I’m sure you have heard the
story of the Ibadan woman who confessed that out of her six children, only one
is for her husband, four are for her pastor and one for a meat seller. Tell me,
is there a worse way to kill a man than that confession? Can you imagine the
condition of that man after hearing that demonic confession? I can’t. All the
children he had naming ceremonies for, paid school fees for, children whose
PTAs he attended are ‘suddenly’ no longer his children. Are women mean or what?
‘They’ say that women are mean
when their men are down and broke. They say we unleash the full length of our
caustic tongues on men that are already flat on their backs and down on their
luck. Are ‘they’ lying, taking our names in vain? No they are not. In my feeble
response, let me quickly counter by saying that men who are broke are
difficult, if not impossible, to live with.
They act like a dog with sores
on its head, touchy and irritable with a short fuse that is a constant
electrical shock risk. But not all broke men are difficult, the same way it’s
not all wives of broke men that are mean. However, since this piece is about
women’s meanness, I’ll own up on behalf of my gender that we can be really
deadly with men that we perceive as lazy, lacking in ambition and broke. Women
have been known to send their husbands to early graves for being broke and
poor. Many men became drunks and junkies because drugs, beer bottles and
sachets of gin were the only friends they could count on when they lost their
jobs or their ‘containers’ got lost at sea.
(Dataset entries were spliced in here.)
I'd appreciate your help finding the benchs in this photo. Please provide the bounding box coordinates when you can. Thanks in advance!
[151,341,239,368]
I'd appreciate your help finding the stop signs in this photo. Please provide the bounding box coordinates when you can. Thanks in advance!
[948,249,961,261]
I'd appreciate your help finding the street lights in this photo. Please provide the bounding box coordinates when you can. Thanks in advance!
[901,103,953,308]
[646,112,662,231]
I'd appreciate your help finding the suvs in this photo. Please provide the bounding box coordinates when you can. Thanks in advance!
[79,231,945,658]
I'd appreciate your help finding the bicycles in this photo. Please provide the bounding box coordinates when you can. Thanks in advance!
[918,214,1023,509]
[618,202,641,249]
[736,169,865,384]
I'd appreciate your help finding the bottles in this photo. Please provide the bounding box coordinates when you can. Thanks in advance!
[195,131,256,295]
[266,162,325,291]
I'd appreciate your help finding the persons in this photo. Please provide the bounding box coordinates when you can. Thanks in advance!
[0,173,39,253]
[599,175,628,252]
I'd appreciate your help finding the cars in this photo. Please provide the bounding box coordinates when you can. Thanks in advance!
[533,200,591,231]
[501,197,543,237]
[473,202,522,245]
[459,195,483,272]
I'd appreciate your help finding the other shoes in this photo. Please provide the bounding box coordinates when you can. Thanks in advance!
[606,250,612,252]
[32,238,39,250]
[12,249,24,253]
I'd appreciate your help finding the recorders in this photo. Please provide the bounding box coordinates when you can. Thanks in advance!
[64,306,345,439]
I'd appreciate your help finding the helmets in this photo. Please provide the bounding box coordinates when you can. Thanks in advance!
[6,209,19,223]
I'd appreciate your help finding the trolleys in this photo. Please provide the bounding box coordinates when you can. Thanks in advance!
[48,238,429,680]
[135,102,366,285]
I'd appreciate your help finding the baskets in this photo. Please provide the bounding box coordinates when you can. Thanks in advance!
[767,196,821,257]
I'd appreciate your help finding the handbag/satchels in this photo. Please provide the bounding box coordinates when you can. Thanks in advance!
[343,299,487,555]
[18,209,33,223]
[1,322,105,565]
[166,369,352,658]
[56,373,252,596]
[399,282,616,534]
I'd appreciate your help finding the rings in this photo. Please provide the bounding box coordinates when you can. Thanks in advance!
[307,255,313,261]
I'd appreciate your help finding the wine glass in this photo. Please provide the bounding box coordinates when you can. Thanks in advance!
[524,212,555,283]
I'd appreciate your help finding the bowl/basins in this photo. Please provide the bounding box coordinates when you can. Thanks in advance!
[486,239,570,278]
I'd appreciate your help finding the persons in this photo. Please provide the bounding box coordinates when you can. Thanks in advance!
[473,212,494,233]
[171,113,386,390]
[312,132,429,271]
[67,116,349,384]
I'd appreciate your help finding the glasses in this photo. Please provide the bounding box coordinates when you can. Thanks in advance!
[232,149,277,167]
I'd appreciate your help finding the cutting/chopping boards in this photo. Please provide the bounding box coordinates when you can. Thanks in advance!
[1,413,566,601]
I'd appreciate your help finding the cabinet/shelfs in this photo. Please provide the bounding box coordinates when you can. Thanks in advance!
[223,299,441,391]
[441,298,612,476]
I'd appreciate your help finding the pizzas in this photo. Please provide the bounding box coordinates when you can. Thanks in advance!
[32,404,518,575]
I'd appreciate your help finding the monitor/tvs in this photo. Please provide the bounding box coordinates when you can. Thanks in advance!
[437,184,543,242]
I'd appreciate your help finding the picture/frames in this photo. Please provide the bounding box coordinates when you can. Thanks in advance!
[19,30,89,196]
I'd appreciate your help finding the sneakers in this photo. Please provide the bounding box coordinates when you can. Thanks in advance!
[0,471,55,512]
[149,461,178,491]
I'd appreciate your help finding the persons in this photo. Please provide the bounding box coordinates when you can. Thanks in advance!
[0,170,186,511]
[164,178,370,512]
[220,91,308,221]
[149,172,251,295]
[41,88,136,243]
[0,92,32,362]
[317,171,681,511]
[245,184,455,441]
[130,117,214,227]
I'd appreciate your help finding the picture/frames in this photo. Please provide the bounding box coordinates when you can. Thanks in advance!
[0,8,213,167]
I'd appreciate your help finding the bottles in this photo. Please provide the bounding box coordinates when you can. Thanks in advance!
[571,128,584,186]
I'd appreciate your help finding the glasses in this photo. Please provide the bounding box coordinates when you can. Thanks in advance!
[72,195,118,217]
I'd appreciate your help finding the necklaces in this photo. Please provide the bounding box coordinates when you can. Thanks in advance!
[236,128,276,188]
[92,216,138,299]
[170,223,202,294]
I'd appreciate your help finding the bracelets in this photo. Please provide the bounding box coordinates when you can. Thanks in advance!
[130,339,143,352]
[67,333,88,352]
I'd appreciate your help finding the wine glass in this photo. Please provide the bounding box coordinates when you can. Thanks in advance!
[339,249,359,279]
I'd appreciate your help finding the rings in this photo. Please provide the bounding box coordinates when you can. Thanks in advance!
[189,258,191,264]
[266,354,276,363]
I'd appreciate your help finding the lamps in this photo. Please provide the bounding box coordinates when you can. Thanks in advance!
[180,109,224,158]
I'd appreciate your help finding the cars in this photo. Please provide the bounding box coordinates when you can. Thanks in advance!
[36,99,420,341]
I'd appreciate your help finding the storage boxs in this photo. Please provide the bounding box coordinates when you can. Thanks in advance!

For me, the deep end of women’s
meanness surface when a prosperous man’s prosperity is brought to its knees by
a vengeful wife or lover. Did you ask how that works? Here’s how. A wife whose
philandering husband had caused untold distress and stress decided she’d had
enough when he finally brought home a second wife. In her evil wisdom, she
decided that the real problem was the extra cash her husband had. Once he was
broke and in the poorhouse, the women flocking around him would fly somewhere
else and she would have her husband to herself, broke.
Incredible and irrational
conclusion? Well, a wickedly jealous woman is not a rational woman. In her
utter sadistic state, she forgets that when her husband’s prosperity
disappears, she is the worst hit, the prime sufferer. She’d become the
bread-winner by force. She’d be stuck with a depressed dog with flies chasing
its sores. Why would a woman want to upturn her husband’s fortune just so she
can make the man unattractive to other women? What if by some unusual stroke of
luck another woman, a wealthy one, picks him up from his wife’s gutter and
builds him a palace? What then would be the summary of the life and machinations
the demonically jealous wife?
Women, why do we do those
terrible things we actually do? Why do we inflict the pains we do not want
other women to inflict on our brothers, sons? Madam, how exactly will you feel
if you wake up at 80 to find that your grandchildren are not your grandchildren
because your daughter-in-law outsourced her ovulation periods? How will you
feel if one slip of a girl jazzes up your only son and whisks him away from his
wife and even you, his mother? Oh, you think it can never happen to you? It
can, trust me. Karma is a bitch like that and then there is the law of harvest.
So, before you decide to deploy
jazz to ruin your husband just to keep him where you want him, under your
thumb, in control of his dick, pockets and life, think again because there is a
day called tomorrow.
In all, are women meaner than
men or men are the meanest? What do you think?